BEGIN STORED DATA
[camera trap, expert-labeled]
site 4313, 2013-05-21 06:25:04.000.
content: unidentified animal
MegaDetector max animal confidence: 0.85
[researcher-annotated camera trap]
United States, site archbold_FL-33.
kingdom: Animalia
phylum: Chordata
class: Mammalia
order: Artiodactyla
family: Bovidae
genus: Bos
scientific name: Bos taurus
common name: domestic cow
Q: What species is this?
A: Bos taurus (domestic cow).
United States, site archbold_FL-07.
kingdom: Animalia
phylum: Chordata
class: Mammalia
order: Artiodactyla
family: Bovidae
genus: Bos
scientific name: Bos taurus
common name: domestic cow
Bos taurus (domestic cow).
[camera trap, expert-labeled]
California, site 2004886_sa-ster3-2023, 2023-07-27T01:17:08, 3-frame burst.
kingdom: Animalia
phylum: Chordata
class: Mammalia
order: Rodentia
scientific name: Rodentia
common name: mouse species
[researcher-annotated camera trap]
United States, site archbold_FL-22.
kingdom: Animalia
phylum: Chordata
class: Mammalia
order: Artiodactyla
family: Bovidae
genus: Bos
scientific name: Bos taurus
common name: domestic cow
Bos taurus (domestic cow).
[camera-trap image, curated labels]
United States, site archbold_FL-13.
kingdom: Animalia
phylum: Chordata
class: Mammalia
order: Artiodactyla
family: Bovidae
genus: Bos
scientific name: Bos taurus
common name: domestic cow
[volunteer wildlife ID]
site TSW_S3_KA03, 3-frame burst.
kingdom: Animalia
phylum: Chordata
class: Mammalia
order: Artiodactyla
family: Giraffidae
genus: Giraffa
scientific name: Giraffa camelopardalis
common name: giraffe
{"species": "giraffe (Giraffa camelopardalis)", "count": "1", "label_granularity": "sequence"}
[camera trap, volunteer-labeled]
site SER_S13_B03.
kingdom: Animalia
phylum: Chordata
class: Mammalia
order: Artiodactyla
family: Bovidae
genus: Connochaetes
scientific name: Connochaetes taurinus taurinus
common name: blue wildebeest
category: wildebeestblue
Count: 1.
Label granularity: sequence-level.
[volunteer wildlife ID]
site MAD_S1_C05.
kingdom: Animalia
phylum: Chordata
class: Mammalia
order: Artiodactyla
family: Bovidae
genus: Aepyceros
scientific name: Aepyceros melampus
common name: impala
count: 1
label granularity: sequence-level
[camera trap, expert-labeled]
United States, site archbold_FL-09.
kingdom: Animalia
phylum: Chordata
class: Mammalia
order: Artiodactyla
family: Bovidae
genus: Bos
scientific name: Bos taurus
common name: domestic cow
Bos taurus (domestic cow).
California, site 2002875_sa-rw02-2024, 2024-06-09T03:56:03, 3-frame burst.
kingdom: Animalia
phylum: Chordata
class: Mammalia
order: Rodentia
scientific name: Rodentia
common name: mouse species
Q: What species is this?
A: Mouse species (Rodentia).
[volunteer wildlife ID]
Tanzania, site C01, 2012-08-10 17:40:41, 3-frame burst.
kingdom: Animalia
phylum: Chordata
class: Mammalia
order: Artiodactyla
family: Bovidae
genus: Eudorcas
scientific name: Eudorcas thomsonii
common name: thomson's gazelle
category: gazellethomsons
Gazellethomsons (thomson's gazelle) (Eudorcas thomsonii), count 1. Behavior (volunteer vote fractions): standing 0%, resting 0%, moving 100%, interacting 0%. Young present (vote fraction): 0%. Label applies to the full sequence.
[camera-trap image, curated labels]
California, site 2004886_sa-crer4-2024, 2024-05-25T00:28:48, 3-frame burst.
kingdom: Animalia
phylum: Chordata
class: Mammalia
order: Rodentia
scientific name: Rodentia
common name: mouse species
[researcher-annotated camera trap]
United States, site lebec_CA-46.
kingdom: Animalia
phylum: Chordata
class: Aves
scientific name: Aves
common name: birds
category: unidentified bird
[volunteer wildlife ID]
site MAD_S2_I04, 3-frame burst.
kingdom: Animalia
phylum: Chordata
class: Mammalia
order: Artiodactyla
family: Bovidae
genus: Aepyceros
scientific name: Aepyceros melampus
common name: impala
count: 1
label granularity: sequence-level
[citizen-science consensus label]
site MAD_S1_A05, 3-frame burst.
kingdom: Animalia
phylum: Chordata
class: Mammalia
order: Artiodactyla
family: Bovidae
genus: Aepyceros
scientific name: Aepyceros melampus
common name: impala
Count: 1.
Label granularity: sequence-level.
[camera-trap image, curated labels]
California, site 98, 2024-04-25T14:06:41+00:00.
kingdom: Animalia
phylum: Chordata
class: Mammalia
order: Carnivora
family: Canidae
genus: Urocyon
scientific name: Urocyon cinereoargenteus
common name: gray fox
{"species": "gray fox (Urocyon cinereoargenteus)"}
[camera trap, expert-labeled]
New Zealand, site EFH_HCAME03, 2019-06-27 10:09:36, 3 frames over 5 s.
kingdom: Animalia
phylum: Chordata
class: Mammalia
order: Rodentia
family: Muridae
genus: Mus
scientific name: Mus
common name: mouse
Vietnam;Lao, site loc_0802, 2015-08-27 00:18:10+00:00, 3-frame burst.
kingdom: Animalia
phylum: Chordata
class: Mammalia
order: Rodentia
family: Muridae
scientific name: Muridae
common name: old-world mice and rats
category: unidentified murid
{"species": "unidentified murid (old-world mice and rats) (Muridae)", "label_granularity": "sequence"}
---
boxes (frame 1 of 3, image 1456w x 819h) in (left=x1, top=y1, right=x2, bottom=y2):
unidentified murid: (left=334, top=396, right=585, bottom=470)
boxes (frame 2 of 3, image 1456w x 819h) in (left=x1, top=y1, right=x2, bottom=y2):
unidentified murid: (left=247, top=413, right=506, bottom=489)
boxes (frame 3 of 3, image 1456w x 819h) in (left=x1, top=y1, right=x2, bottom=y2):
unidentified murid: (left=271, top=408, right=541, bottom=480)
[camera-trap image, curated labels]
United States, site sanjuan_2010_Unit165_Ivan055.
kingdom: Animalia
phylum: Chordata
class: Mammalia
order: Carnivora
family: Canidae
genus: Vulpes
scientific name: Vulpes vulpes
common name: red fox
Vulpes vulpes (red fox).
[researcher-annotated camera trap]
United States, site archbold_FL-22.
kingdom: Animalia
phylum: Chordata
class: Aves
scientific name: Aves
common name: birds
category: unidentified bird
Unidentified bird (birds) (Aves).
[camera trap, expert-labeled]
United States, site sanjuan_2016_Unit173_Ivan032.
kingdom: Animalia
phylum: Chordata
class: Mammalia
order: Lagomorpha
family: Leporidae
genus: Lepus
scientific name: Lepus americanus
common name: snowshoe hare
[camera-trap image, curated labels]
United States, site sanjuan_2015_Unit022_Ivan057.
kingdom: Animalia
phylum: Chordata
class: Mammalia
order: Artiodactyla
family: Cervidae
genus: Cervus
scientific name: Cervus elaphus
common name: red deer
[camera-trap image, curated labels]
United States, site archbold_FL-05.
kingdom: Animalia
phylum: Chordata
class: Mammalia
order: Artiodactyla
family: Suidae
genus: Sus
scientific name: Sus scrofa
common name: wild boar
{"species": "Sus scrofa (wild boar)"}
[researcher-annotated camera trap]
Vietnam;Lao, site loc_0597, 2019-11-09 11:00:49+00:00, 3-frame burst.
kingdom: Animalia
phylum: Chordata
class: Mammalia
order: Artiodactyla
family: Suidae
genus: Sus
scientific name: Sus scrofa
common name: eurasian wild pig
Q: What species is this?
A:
END STORED DATA
=== ACTIVITY ===
Type out the whole listing once more, exactly as written.

=== ANSWER TO THIS TASK ===
[camera trap, expert-labeled]
site 4313, 2013-05-21 06:25:04.000.
content: unidentified animal
MegaDetector max animal confidence: 0.85
[researcher-annotated camera trap]
United States, site archbold_FL-33.
kingdom: Animalia
phylum: Chordata
class: Mammalia
order: Artiodactyla
family: Bovidae
genus: Bos
scientific name: Bos taurus
common name: domestic cow
Q: What species is this?
A: Bos taurus (domestic cow).
United States, site archbold_FL-07.
kingdom: Animalia
phylum: Chordata
class: Mammalia
order: Artiodactyla
family: Bovidae
genus: Bos
scientific name: Bos taurus
common name: domestic cow
Bos taurus (domestic cow).
[camera trap, expert-labeled]
California, site 2004886_sa-ster3-2023, 2023-07-27T01:17:08, 3-frame burst.
kingdom: Animalia
phylum: Chordata
class: Mammalia
order: Rodentia
scientific name: Rodentia
common name: mouse species
[researcher-annotated camera trap]
United States, site archbold_FL-22.
kingdom: Animalia
phylum: Chordata
class: Mammalia
order: Artiodactyla
family: Bovidae
genus: Bos
scientific name: Bos taurus
common name: domestic cow
Bos taurus (domestic cow).
[camera-trap image, curated labels]
United States, site archbold_FL-13.
kingdom: Animalia
phylum: Chordata
class: Mammalia
order: Artiodactyla
family: Bovidae
genus: Bos
scientific name: Bos taurus
common name: domestic cow
[volunteer wildlife ID]
site TSW_S3_KA03, 3-frame burst.
kingdom: Animalia
phylum: Chordata
class: Mammalia
order: Artiodactyla
family: Giraffidae
genus: Giraffa
scientific name: Giraffa camelopardalis
common name: giraffe
{"species": "giraffe (Giraffa camelopardalis)", "count": "1", "label_granularity": "sequence"}
[camera trap, volunteer-labeled]
site SER_S13_B03.
kingdom: Animalia
phylum: Chordata
class: Mammalia
order: Artiodactyla
family: Bovidae
genus: Connochaetes
scientific name: Connochaetes taurinus taurinus
common name: blue wildebeest
category: wildebeestblue
Count: 1.
Label granularity: sequence-level.
[volunteer wildlife ID]
site MAD_S1_C05.
kingdom: Animalia
phylum: Chordata
class: Mammalia
order: Artiodactyla
family: Bovidae
genus: Aepyceros
scientific name: Aepyceros melampus
common name: impala
count: 1
label granularity: sequence-level
[camera trap, expert-labeled]
United States, site archbold_FL-09.
kingdom: Animalia
phylum: Chordata
class: Mammalia
order: Artiodactyla
family: Bovidae
genus: Bos
scientific name: Bos taurus
common name: domestic cow
Bos taurus (domestic cow).
California, site 2002875_sa-rw02-2024, 2024-06-09T03:56:03, 3-frame burst.
kingdom: Animalia
phylum: Chordata
class: Mammalia
order: Rodentia
scientific name: Rodentia
common name: mouse species
Q: What species is this?
A: Mouse species (Rodentia).
[volunteer wildlife ID]
Tanzania, site C01, 2012-08-10 17:40:41, 3-frame burst.
kingdom: Animalia
phylum: Chordata
class: Mammalia
order: Artiodactyla
family: Bovidae
genus: Eudorcas
scientific name: Eudorcas thomsonii
common name: thomson's gazelle
category: gazellethomsons
Gazellethomsons (thomson's gazelle) (Eudorcas thomsonii), count 1. Behavior (volunteer vote fractions): standing 0%, resting 0%, moving 100%, interacting 0%. Young present (vote fraction): 0%. Label applies to the full sequence.
[camera-trap image, curated labels]
California, site 2004886_sa-crer4-2024, 2024-05-25T00:28:48, 3-frame burst.
kingdom: Animalia
phylum: Chordata
class: Mammalia
order: Rodentia
scientific name: Rodentia
common name: mouse species
[researcher-annotated camera trap]
United States, site lebec_CA-46.
kingdom: Animalia
phylum: Chordata
class: Aves
scientific name: Aves
common name: birds
category: unidentified bird
[volunteer wildlife ID]
site MAD_S2_I04, 3-frame burst.
kingdom: Animalia
phylum: Chordata
class: Mammalia
order: Artiodactyla
family: Bovidae
genus: Aepyceros
scientific name: Aepyceros melampus
common name: impala
count: 1
label granularity: sequence-level
[citizen-science consensus label]
site MAD_S1_A05, 3-frame burst.
kingdom: Animalia
phylum: Chordata
class: Mammalia
order: Artiodactyla
family: Bovidae
genus: Aepyceros
scientific name: Aepyceros melampus
common name: impala
Count: 1.
Label granularity: sequence-level.
[camera-trap image, curated labels]
California, site 98, 2024-04-25T14:06:41+00:00.
kingdom: Animalia
phylum: Chordata
class: Mammalia
order: Carnivora
family: Canidae
genus: Urocyon
scientific name: Urocyon cinereoargenteus
common name: gray fox
{"species": "gray fox (Urocyon cinereoargenteus)"}
[camera trap, expert-labeled]
New Zealand, site EFH_HCAME03, 2019-06-27 10:09:36, 3 frames over 5 s.
kingdom: Animalia
phylum: Chordata
class: Mammalia
order: Rodentia
family: Muridae
genus: Mus
scientific name: Mus
common name: mouse
Vietnam;Lao, site loc_0802, 2015-08-27 00:18:10+00:00, 3-frame burst.
kingdom: Animalia
phylum: Chordata
class: Mammalia
order: Rodentia
family: Muridae
scientific name: Muridae
common name: old-world mice and rats
category: unidentified murid
{"species": "unidentified murid (old-world mice and rats) (Muridae)", "label_granularity": "sequence"}
---
boxes (frame 1 of 3, image 1456w x 819h) in (left=x1, top=y1, right=x2, bottom=y2):
unidentified murid: (left=334, top=396, right=585, bottom=470)
boxes (frame 2 of 3, image 1456w x 819h) in (left=x1, top=y1, right=x2, bottom=y2):
unidentified murid: (left=247, top=413, right=506, bottom=489)
boxes (frame 3 of 3, image 1456w x 819h) in (left=x1, top=y1, right=x2, bottom=y2):
unidentified murid: (left=271, top=408, right=541, bottom=480)
[camera-trap image, curated labels]
United States, site sanjuan_2010_Unit165_Ivan055.
kingdom: Animalia
phylum: Chordata
class: Mammalia
order: Carnivora
family: Canidae
genus: Vulpes
scientific name: Vulpes vulpes
common name: red fox
Vulpes vulpes (red fox).
[researcher-annotated camera trap]
United States, site archbold_FL-22.
kingdom: Animalia
phylum: Chordata
class: Aves
scientific name: Aves
common name: birds
category: unidentified bird
Unidentified bird (birds) (Aves).
[camera trap, expert-labeled]
United States, site sanjuan_2016_Unit173_Ivan032.
kingdom: Animalia
phylum: Chordata
class: Mammalia
order: Lagomorpha
family: Leporidae
genus: Lepus
scientific name: Lepus americanus
common name: snowshoe hare
[camera-trap image, curated labels]
United States, site sanjuan_2015_Unit022_Ivan057.
kingdom: Animalia
phylum: Chordata
class: Mammalia
order: Artiodactyla
family: Cervidae
genus: Cervus
scientific name: Cervus elaphus
common name: red deer
[camera-trap image, curated labels]
United States, site archbold_FL-05.
kingdom: Animalia
phylum: Chordata
class: Mammalia
order: Artiodactyla
family: Suidae
genus: Sus
scientific name: Sus scrofa
common name: wild boar
{"species": "Sus scrofa (wild boar)"}
[researcher-annotated camera trap]
Vietnam;Lao, site loc_0597, 2019-11-09 11:00:49+00:00, 3-frame burst.
kingdom: Animalia
phylum: Chordata
class: Mammalia
order: Artiodactyla
family: Suidae
genus: Sus
scientific name: Sus scrofa
common name: eurasian wild pig
Q: What species is this?
A:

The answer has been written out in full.